A Yorum
  Acilis Sayfasi Yap Sik Kullanilanlara Ekle  

   
A yorum Kurum
iletisim
login
yayin ilkeleri...



yazi dizileri Ekitap Radyo

Yazı karekteri : (+) Büyük | (-) Küçük

Mortgage Hayatlar...

Kategori Kategori: Yaşam | Yorumlar 2 Yorum | Yazar Yazan: Sarp Soysal | 21 Haziran 2011 07:06:16

Kuşkusuz ki herkes kaçıp gitmek istemiştir. Göçebe köklerimizden ya da çingene ruhumuzdan mıdır nedir bilmem ama hep keşkeleri cebimize doldurduğumuz nice "kaçış planları" na gebedir içimiz. Yaş artıkça daha bir fazla kullanır olur "aslında" ve "keşke" gibi ucu açık kelimeleri. Oysa daha dün gibi hatırlarız gençlik yıllarımızı ve ideallerimizi, dünyanın dönüş hızının ne kadar hızlı olduğuna küfüreder dururuz. Yaşımız ilerlese bile o kaçış planlarımız hep kafamızın bir yerinde bizi bekler durur.

Türkiye'de çalıştığım dönemde benden yaşça oldukça büyük olan bütün ofis arkadaslarımın ortak tek bir noktası, tek bir pişmanlığı vardı o da hayatta arzu ettiklerini, ya da yaşam dediğimiz deneyimi hakkıyla yaşamadıkları üzerineydi. Ama hiçbir zaman anlamazlardı herşeyin onlar için çok geç olduğunu, farketmezlerdi, sera gibi klimalarla iklimlendirilmiş ofislerde o masa ve sandalyeye nasıl kök saldıklarını. Bilmezlerdi “Kariyer” dediğimiz yirmibirinci yüzyılın en ölümcül hastalığına yakalandıklarını. Tehlikeli olması, cok kısa zamanda insanı “ücretli köle” haline getirmesinden mi, ya da semptomlarının hiç hissettirmeden insanların hayatında gözlenmesinden midir bilmem.

Ama buna rağmen insan bu ya, o umutla yaşamayı sürdürür. Kimi istifasını verdiğinin, banka kredisi ile aldığı evi, arabayı sattığının ve bir yelkenliye yerleştiğinin hayalini kurar.

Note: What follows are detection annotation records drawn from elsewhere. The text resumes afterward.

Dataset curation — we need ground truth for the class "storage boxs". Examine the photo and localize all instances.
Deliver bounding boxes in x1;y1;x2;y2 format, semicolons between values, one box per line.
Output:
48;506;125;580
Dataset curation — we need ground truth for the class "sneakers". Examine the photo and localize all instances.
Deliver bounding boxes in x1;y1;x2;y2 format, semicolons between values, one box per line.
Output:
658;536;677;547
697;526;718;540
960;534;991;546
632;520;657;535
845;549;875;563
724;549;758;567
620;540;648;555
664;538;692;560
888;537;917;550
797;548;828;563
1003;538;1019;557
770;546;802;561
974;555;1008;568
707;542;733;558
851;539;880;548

Kimi zaten neredeyse çalışarak tükettiği ömründe emekliliğe ayrılacağı günleri sayar ve köyüne yerleşme planları yapar. Ya da başka diyarları kendilerine yurt, mesken bilmiş olanlar birgün doğduğu topraklara döneceklerinin hayalini kurarlar. “Biraz” para biriktirme ve birkaç yıl çalışma sevdasıyla gelinen o uzak yurttan kimse gitmez, gidemez.

Küçük umutlarla girdiğimiz ilk işimizde cep harçlıkları yaparız kendimize sonra arkasından toplumun bizi evlendirme üzerine biçtiği rolü oynarız. Bakarız ki çoluk çocuk daha iyi koşullarda yaşamalıyız hem “kira öder gibi ev sahibi olmak” fikri de bize çok caziptir. Sanki koca dünya'nın hisseleri halka arz edilmiştir. Biz de toprak, ev alma yarışına gireriz.

Banka kredileri alınır, yaşıyacağımızın garantisi olmayan önümüzdeki yirmi yılı çoktan ipotek altına almışızdır. Artık borçları ödemek için daha çok çalışacak, çalıtıkça kariyer yapacak yaptıkça artık kımıldayamaz hale geleceğiz. Eskiden paramız yok diye gerçeklestiremediğimiz o bütün seyahat planları budefa paramız olmasına karşın, zamanımız olmadığı için askıya alınacaktır. “Borç yiğidin kamçısı” ya, o kamçı bize hergün ödememiz gereken faturaları hatırlatacak, çalısırken biraz daha susacak. Eskiden inandığımız ideallerin hepsinin yerini “pragmatizm” alacaktır.  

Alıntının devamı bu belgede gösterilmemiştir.